Multifactorial treatment, often in collaboration with other healthcare providers, is the main strategy for neurogenic parafunction. Instead of eliminating the habit, dentists must focus on mitigating damage, reducing discomfort, and improving function. 

Here’s a breakdown of the common management strategies: 

  • Occlusal appliances – Night guards and occlusal splints remain the primary tools for bruxism. If they fail, multimodal management is needed in the form of customized appliances, neurology referral, and speech-language therapy. 
  • Physical therapy – TMJ-targeted exercises and postural correction can reduce muscular strain. Orofacial myofunctional therapy is required in some cases to restore coordinated movement patterns. 

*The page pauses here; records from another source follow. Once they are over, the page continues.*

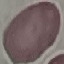

result = negative for malaria parasites
stain = Giemsa
capture = smartphone through the microscope eyepiece
image type = automatically extracted cell patch, resized to 64 × 64 pixels
preparation = thin smear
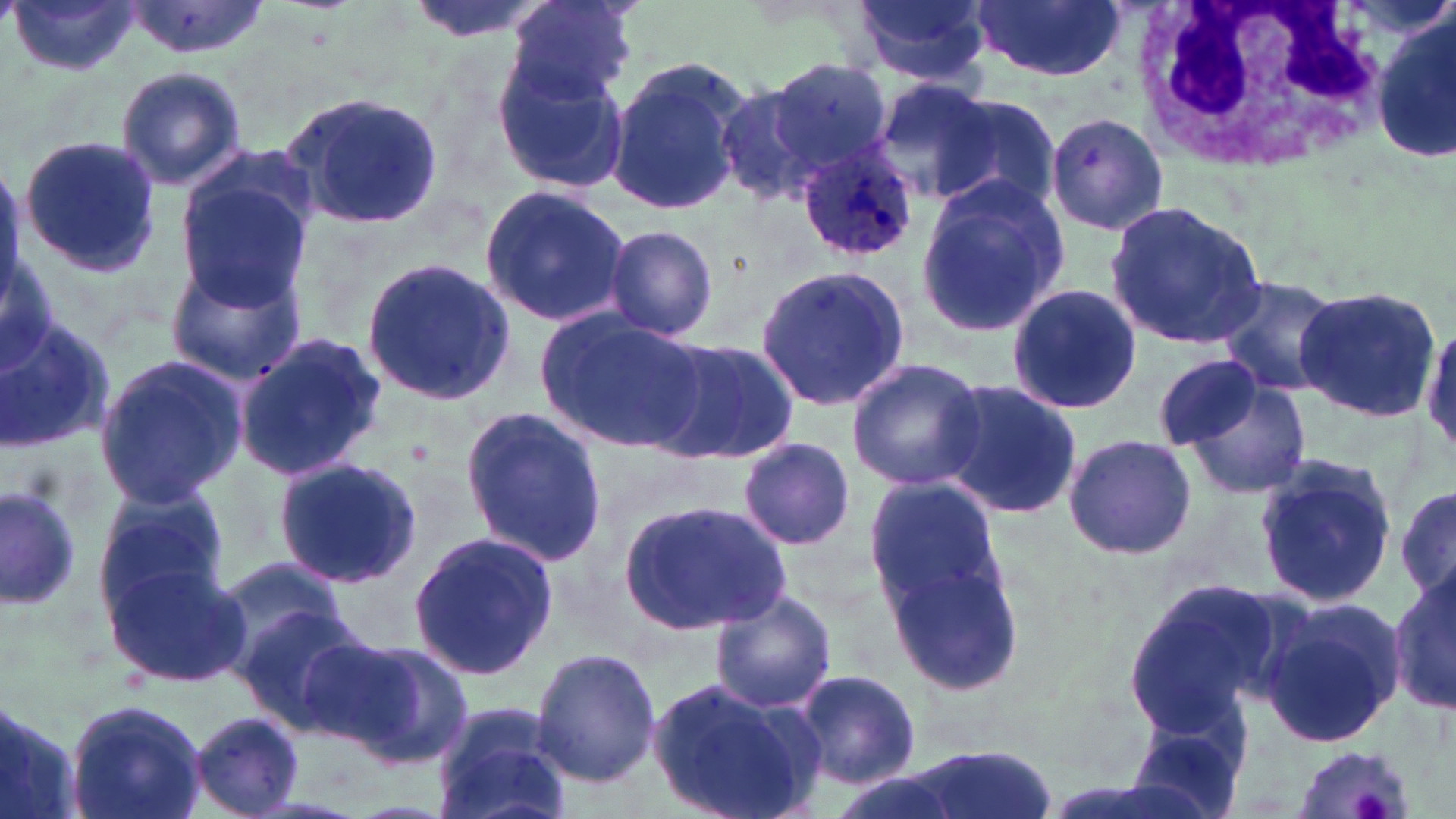

Approximate bounding boxes as (x1,y1)-(x2,y2) corner pairs in pixels. Platelet locations: (1350,786)-(1391,817). Uninfected red blood cell locations: (506,0)-(639,101), (851,0)-(993,86), (971,0)-(1127,82), (9,1)-(142,79), (120,1)-(269,59), (1374,14)-(1456,167), (490,52)-(629,194), (607,55)-(755,216), (766,59)-(893,178), (114,64)-(247,192), (872,79)-(997,204), (718,82)-(827,205), (283,89)-(444,231), (932,94)-(1061,214), (1040,109)-(1169,237), (18,136)-(160,273), (174,167)-(318,311), (914,173)-(1069,340), (477,184)-(633,327), (1104,201)-(1270,350), (603,224)-(719,343), (165,254)-(306,387), (359,258)-(520,406), (754,263)-(915,413), (1213,275)-(1342,397), (1005,283)-(1141,415), (1293,285)-(1441,423), (539,310)-(709,454), (0,315)-(116,453), (234,332)-(385,483), (644,336)-(799,467), (1153,351)-(1268,456), (93,354)-(249,511), (846,357)-(987,491), (1174,373)-(1312,501), (935,377)-(1084,521), (460,402)-(610,569), (1063,432)-(1198,562), (735,436)-(855,549), (274,457)-(421,587), (1253,457)-(1395,611), (864,476)-(1004,612), (0,483)-(86,611), (1394,484)-(1456,607), (91,485)-(228,615), (623,498)-(789,639), (408,531)-(556,683), (885,552)-(1026,694), (102,555)-(247,687), (213,555)-(349,670), (1388,562)-(1455,717), (1122,575)-(1289,741), (708,590)-(837,716), (1261,603)-(1404,750), (232,604)-(377,733), (276,625)-(420,749), (325,639)-(475,768), (532,646)-(660,787), (794,668)-(921,789), (648,676)-(823,819), (0,695)-(84,819), (64,698)-(208,819), (431,702)-(573,819), (1124,708)-(1255,819), (186,710)-(306,817), (1287,741)-(1416,819), (901,746)-(1057,819). White blood cell locations: (1127,0)-(1393,176). Plasmodium ovale-infected red blood cell locations: (796,142)-(919,263). Slide-level diagnosis: Plasmodium ovale. 1000x magnification. One field of a larger specimen. Thin blood film. May-Grünwald-Giemsa stain. Light microscopy. Image is 1456×819 pixels.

  • Botulinum toxin injections – They are reserved for severe cases of muscle overactivity. Low-dose botulinum toxin may help manage parafunctional behaviors without impairing mastication. 

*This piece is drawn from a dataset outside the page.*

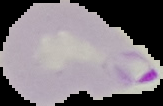
preparation = thin blood film
malaria status = parasitized
image type = segmented cell region with the area outside set to black
image size = 163×106 pixels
Give the position of every malaria parasite and every leukocyte.
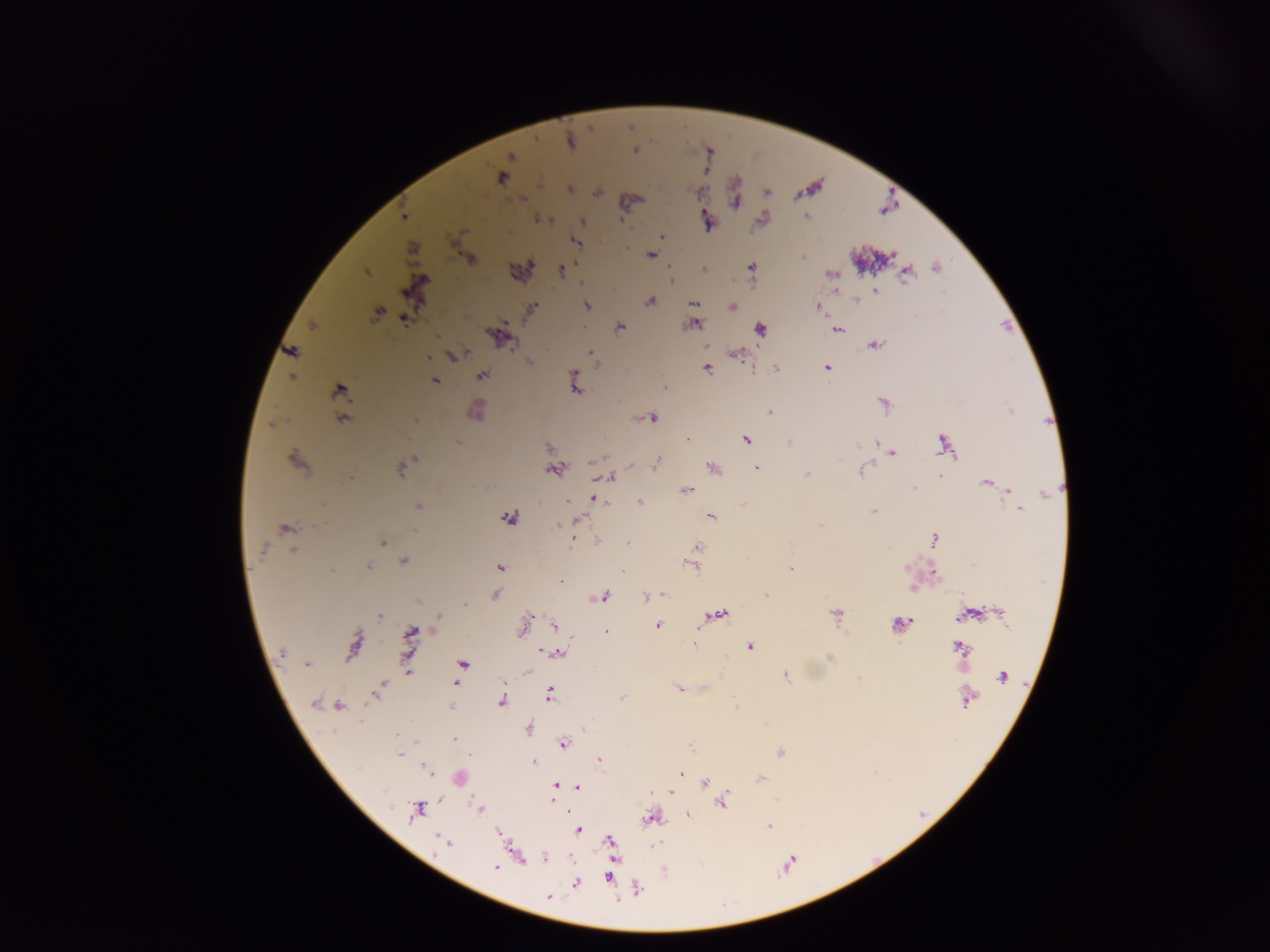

  • Behavioral modification and biofeedback – This strategy is only effective in cases of psychological overlay. Such patients regain muscle control through awareness training. 

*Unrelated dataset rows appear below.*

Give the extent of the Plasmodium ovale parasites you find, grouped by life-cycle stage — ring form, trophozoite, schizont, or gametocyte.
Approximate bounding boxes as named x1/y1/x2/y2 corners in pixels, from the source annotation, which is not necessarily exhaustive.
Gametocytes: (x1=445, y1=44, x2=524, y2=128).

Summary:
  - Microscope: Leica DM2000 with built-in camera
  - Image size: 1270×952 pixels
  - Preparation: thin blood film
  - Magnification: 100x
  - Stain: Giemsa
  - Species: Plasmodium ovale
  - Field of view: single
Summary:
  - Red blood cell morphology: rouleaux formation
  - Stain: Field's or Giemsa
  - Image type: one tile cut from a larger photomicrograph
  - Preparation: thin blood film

The most important takeaway is how parafunctional behaviors originating in neurogenic conditions mimic stress-related clenching. Such is a recent case report. It was found that oromandibular dystonia (a neurogenic form of parafunction) can emerge weeks after orofacial trauma or dental procedures. 

The symptoms may subtly appear in dental settings, further highlighting the need to distinguish between stress-induced habits and those driven by neurogenic causes. This will ensure that patients receive targeted, interdisciplinary care for oral health as well as neurological well-being.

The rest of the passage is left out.